Fred Wilson is out with a post about the supposed intrinsic value of gold and whether it makes sense as part of an investment portfolio. He cites the fact that it doesn't provide any dividends or other value, and the whole post is well worth a read. You can view it here.
I've seen discussions about gold get downright ugly. Sentiment swings strong on both sides, and when that happens, you probably want to pay attention.
I've got two counterpoints to make, on the alternatives and the public perception.
Fred mentions real assets as a comparable hold to gold, but there's an extra component in gold and that's geopolitical instability. So buying a large rental property is nice because it acts as a hedge against inflation like gold; however, we are not seeing gold move because of inflationary concerns. Consider this chart:
This is a chart of the relative performance of GLD to the DB Commodity Index Tracking Fund. The latter is a basket of oil, metals, and agricultural exposure. So if inflation is the risk, we should see GLD run in lockstep with DBC, but if it spikes up, there is something else in the demand for GLD that inflation cannot account for-- geopolitical risk. Real assets don't act as a hedge against uncertainty about governments, and that is the argument that can be made for gold.
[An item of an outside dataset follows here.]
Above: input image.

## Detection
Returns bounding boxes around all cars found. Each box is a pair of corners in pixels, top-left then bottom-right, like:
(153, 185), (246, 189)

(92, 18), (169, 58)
If the world ends, gold bears argue, it won't matter how much gold you own. That discussion can get very philisophical, but let's consider the evidence of how humans are currently perceiving the value of gold.
People react to gold differently than other assets. If you look at the premiums paid in options, the out of the money options bid a higher premium relative to the at the money; this occurs at much higher strikes and much lower strikes. This is different than stock option premium because gold volatility "smiles" and stock volatility "skews." Part of the reason is that the perceived risk to the upside in GLD is more fearful than upside risk in stocks.
Also, GLD option premiums tend to spike when the underlying makes a strong upside move; this correlation is the opposite of what we see in equities. This is evidence that there is "fear" to the upside rather than "greed," and if a bubble does form in gold, the underlying sentiment would be much, much different than the bubbles from tech, credit, and tulip bulbs.
If you trade trends, you not only care about the fundamental value of the underlying, you also have to care about the perceived value of it as well. There's no evidence yet that the trend in GLD is going to stop its trend.